Administration and Dosing
Simponi for UC uses 200 mg SC at week 0, 100 mg at week 2, and then 100 mg every 4 weeks for maintenance, per Janssen's prescribing information. Simponi is all-SC throughout. Omvoh for UC uses IV induction at 300 mg every 4 weeks for three doses (weeks 0, 4, and 8), followed by subcutaneous maintenance at 200 mg every 4 weeks, per Lilly's Omvoh prescribing information. For UC patients comparing administration, Simponi is fully SC, while Omvoh requires IV induction before transitioning to SC maintenance. Both drugs maintain on every-4-week SC cadence.

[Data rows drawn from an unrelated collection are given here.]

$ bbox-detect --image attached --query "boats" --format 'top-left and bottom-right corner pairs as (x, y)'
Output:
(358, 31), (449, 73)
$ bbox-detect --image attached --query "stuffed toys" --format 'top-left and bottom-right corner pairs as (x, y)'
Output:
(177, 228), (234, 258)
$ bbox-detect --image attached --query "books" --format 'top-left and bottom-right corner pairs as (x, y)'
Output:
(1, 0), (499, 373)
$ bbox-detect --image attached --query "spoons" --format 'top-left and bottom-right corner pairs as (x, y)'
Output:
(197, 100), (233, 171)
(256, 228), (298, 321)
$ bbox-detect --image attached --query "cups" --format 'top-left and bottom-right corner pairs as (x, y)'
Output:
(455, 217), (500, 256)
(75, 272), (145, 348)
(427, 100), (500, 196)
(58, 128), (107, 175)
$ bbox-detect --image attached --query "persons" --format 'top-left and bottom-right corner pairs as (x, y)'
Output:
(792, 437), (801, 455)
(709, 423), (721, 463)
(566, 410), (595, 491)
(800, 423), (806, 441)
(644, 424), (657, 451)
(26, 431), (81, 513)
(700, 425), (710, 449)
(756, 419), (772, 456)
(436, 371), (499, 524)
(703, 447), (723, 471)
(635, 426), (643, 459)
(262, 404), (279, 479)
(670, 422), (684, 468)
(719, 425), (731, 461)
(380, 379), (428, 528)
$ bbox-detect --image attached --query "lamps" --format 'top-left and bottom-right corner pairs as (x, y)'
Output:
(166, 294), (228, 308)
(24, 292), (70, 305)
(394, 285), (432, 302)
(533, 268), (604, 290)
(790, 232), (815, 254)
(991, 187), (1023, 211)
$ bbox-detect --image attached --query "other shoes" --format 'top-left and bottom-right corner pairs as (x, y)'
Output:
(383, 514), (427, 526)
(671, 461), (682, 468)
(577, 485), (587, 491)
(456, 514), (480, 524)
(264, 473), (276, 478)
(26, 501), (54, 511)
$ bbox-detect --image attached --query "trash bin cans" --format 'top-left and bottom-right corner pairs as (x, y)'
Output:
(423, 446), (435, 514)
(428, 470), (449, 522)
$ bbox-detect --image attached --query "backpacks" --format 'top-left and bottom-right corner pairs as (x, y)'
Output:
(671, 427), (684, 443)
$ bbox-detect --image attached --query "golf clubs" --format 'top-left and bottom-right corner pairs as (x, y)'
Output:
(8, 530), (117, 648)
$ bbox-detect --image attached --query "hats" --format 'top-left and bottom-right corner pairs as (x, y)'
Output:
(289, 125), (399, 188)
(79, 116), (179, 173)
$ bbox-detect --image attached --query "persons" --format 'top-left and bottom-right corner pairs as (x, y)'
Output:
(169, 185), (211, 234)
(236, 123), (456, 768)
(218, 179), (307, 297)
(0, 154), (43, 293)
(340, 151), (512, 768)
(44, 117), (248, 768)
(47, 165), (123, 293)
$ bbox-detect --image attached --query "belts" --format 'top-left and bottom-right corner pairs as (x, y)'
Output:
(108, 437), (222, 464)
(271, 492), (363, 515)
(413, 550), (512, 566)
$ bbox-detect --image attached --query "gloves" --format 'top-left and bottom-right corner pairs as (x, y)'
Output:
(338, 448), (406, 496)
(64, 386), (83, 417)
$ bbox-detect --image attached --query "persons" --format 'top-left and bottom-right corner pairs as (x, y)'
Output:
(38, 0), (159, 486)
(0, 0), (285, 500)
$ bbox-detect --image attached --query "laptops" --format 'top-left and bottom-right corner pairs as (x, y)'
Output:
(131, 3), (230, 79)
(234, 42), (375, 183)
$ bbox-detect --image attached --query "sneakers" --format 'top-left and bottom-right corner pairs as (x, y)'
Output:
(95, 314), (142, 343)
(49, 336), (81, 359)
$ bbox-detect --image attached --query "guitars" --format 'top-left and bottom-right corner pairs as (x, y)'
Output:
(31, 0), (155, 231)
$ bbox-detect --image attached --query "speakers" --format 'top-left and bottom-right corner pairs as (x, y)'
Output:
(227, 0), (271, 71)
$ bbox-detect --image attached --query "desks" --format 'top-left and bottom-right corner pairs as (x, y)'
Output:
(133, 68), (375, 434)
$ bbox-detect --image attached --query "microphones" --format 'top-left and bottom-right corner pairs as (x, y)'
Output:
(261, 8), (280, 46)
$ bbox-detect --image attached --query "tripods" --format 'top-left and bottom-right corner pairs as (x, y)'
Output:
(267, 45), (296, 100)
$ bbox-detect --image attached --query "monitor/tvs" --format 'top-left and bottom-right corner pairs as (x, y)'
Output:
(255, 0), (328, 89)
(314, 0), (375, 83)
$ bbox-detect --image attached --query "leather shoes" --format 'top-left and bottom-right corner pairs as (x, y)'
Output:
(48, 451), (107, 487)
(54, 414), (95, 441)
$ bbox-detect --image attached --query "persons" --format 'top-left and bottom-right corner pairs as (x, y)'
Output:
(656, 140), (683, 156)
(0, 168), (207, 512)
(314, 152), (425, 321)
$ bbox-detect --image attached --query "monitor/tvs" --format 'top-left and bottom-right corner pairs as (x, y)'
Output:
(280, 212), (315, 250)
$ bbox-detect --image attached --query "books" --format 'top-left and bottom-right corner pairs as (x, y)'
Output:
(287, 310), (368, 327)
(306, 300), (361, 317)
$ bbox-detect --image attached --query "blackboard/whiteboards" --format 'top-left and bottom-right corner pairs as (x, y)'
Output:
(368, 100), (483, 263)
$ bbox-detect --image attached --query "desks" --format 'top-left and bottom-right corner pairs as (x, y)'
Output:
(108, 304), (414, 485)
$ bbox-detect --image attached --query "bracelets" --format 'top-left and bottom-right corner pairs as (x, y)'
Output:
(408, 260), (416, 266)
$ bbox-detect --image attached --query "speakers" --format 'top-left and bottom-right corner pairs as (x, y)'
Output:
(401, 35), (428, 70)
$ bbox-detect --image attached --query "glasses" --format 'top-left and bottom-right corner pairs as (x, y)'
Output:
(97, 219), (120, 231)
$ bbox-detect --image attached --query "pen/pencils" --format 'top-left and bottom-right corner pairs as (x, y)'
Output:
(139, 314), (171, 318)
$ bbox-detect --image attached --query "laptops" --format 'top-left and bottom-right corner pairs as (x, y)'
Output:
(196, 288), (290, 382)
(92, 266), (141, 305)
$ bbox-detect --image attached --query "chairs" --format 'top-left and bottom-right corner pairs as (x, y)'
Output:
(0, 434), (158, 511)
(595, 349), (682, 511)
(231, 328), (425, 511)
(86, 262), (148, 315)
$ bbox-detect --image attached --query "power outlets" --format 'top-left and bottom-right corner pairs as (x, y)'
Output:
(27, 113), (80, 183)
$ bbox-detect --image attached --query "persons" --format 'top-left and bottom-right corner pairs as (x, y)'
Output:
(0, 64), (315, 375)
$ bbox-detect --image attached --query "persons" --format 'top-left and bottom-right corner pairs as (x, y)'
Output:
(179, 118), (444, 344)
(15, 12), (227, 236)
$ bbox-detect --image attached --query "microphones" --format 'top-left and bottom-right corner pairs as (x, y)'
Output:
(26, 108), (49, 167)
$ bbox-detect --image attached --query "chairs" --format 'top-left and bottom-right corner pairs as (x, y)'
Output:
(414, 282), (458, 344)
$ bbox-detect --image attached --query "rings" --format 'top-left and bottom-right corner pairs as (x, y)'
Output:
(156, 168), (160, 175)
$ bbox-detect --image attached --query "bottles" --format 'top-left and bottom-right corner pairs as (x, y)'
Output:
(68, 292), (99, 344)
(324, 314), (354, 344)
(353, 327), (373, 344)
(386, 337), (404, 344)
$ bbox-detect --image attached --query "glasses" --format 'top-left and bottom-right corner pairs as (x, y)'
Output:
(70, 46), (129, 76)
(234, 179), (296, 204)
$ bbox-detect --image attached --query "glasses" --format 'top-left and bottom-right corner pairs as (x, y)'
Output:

Anti-TNF Experienced Patients
For patients who have failed or lost response to a prior anti-TNF, a mechanism switch to Omvoh is supported by LUCENT-1 data, which included biologic-experienced UC patients. Cycling within the anti-TNF class typically delivers lower response rates than changing mechanism classes. For UC patients with prior anti-TNF exposure, Omvoh often has better expected response.
Extraintestinal Manifestations
Simponi, as an anti-TNF, treats UC-associated extraintestinal manifestations like peripheral arthritis, ankylosing spondylitis, and certain skin conditions. Omvoh is newer and does not have the same breadth of extraintestinal data. For UC patients with significant extraintestinal involvement, Simponi's anti-TNF class coverage may be preferred.
Choosing With Your GI
For a UC patient deciding between Simponi and Omvoh, Simponi tends to win on faster onset, fully SC administration throughout, and extraintestinal manifestation coverage. Omvoh tends to win on long-term safety, distinctive bowel urgency outcomes from LUCENT, and performance in anti-TNF experienced patients. Ask your GI how response will be measured after induction, what to do if symptoms persist, and how your insurance handles each option. A log of stool frequency, urgency episodes, blood, and any new symptoms between visits gives your care team the data to recognize early loss of response before a full flare returns.
This article is for educational purposes and is not medical advice. It is researched against current AGA clinical guidelines and peer-reviewed sources. Always discuss treatment decisions with your care team.